# ЗАДАНИЯ:
a – Сколько пластинок входило в Звучащее собрание сочинений Чуковского, по словам очерка «Голос Солженицына»?
b – Выведи без изменений отрывок из очерка «Голос Солженицына»: начни с того места, где стоят слова «И вдруг — его», и остановись после слов «Растворяй свои ворота!».
c – Продолжи очерк «Голос Солженицына» после его последней строки.

# ИСХОДНЫЙ ТЕКСТ:
-----

ГОЛОС СОЛЖЕНИЦЫНА

 

Не в первый раз я начинаю свое обозрение с воспоминания, отнесенного к одному и тому же пространству-времени.

Кажется, это было лет двадцать тому назад. В одно из моих вечерних дежурств в самодеятельном переделкинском доме-музее Корнея Чуковского, проверив, во всех ли комнатах погашен свет и открыты форточки, я спустился на первый этаж и, нажав соответствующие кнопки, запустил старенький проигрыватель виниловых пластинок. Открыл дверцы шкафчика, где они хранились, и поставил один из дисков Звучащего собрания сочинений Чуковского — давно решил переслушать все двенадцать пластинок одну за другой. Нужный диск зазвучал, знакомый голос заполнил комнату, а я начал машинально перебирать остальные винилы, прижатые друг к другу, — они то хранились в специальных коробках, то стояли поодиночке.

И вот в руку выпала большая пластинка черного цвета с маленькой фотографией-портретом боевого офицера в левом верхнем углу на само2м пластиночном конверте (зачесанные наверх волосы, устремленный вперед взгляд, гимнастерка, орден Отечественной войны), а внизу, одна за другой — пояснительные надписи на четырех языках.

Одна из них гласила: «А. Солженицын. Прусские ночи. Поэма, написанная в лагере в 1950 г. Читает автор. Запись 1969 г.» [1] .

Так значит, это можно услышать, сейчас же, прямо здесь! И не по радиоприемнику («полувражеский» эфир, по-моему, еще доглушивали) — но в доме, где автор «Ночей» написал свой предупредительно-горький «Пасхальный крестный ход», где он в разные времена жил и работал, в том числе и в предвысыльную зиму.

Все это было как-то очень удивительно.

Помнится мне, что в те же «раннеперестроечные» месяцы прогрессивный драматург Шатров еще грозился в «Огоньке», что Солженицын-де наш идейный противник-антиленинец, а в «Книжном обозрении» уже была на подходе громовая статья Е. Ц. Чуковской «Вернуть Солженицыну гражданство СССР», после которой мужественного главреда газеты хватил инфаркт…

Скорое будущее, наполненное возвращением солженицынского слова, еще не просматривалось (о многих засценных схватках в борьбе за его имя узналось позже), и предсказать уверенно, что его книги вот-вот начнут возвращаться одна за другой на родину, я бы, например, тогда не решился.

И вдруг — его живой голос. Сначала — пояснительное авторское слово, кажется, даже и студийное: «„Прусские ночи”. <…> По воспоминаниям 1945 года. Эта поэма написана в лагере, в 1950-м, и затем уложена в памяти до ссылки, где можно было нанести её на бумагу».

А дальше, через секундную паузу, в характерно «домашнем» качестве записи зазвучала совсем другая, отнесенная еще в более ранние времена, чем это предуведомление, — обманчиво-задорная, наступательно-ритмическая интонация:

Расступись, земля чужая!

Растворяй свои ворота!

Это наша удалая

Едет русская пехота!..

-----

# ЗАПИСИ НАБОРА ДАННЫХ:
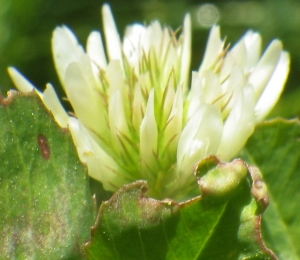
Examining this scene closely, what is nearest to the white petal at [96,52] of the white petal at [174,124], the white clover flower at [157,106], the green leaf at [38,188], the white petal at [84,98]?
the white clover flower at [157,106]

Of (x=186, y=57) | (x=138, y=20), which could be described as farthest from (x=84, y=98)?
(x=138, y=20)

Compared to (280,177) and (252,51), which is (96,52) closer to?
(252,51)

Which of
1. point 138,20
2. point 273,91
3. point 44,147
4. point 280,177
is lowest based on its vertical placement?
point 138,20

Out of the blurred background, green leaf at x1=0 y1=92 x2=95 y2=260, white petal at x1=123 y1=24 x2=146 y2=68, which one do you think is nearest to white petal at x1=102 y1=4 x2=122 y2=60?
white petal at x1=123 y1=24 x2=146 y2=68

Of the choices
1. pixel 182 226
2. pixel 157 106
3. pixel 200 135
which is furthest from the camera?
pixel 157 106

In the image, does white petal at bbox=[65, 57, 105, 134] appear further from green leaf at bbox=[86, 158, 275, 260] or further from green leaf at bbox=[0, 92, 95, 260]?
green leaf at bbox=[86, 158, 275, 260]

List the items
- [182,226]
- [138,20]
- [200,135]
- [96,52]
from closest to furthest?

-----

# ОТВЕТЫ ПО ЗАДАНИЯМ:
a – Двенадцать.

b –
И вдруг — его живой голос. Сначала — пояснительное авторское слово, кажется, даже и студийное: «„Прусские ночи”. <…> По воспоминаниям 1945 года. Эта поэма написана в лагере, в 1950-м, и затем уложена в памяти до ссылки, где можно было нанести её на бумагу».

А дальше, через секундную паузу, в характерно «домашнем» качестве записи зазвучала совсем другая, отнесенная еще в более ранние времена, чем это предуведомление, — обманчиво-задорная, наступательно-ритмическая интонация:

Расступись, земля чужая!

Растворяй свои ворота!

c –
Минувшей осенью из публикации дневника Л. К. Чуковской о Солженицыне читатель узнал о их неожиданной — посредством магнитофонной записи — первой живой встрече, где, вслед за четырьмя четкими определениями его голоса («Ясный, твердый, молодой, сильный»), — шла реплика о досадных, по мнению автора дневника, «модуляциях провинциального актера» [2] .

В комментариях к публикации было высказано предположение, что Л. К., возможно, слушала звукозаписи, сделанные физиком и книжником Иваном Дмитриевичем Рожанским, одним из «невидимок», о котором есть теплый абзац в «Теленке». Там — фраза: «Потом (после внезапной отмены его командировки за границу; ожидалось, что он увезет капсулу с пленками перефотографированных рукописей. — П. К. ) копировал он мне магнитные ленты, которые доверить слушать некому было больше».

Из мемуарных очерков Солженицына читатель знает, что магнитофонная запись с начала 1960-х была одним из инструментов в его работе, — наговаривал он и свое, и чужое, копил и сохранял, что называется, звуком.

 

В конце сентября 1965 года Корней Чуковский записывает у себя в дневнике: «Поразительную поэму о русском наступлении на Германию прочитал А. И. — и поразительно прочитал. Словно я сам был в этом потоке озверелых людей. Читал он 50 минут. Стихийная вещь — огромная мощь таланта.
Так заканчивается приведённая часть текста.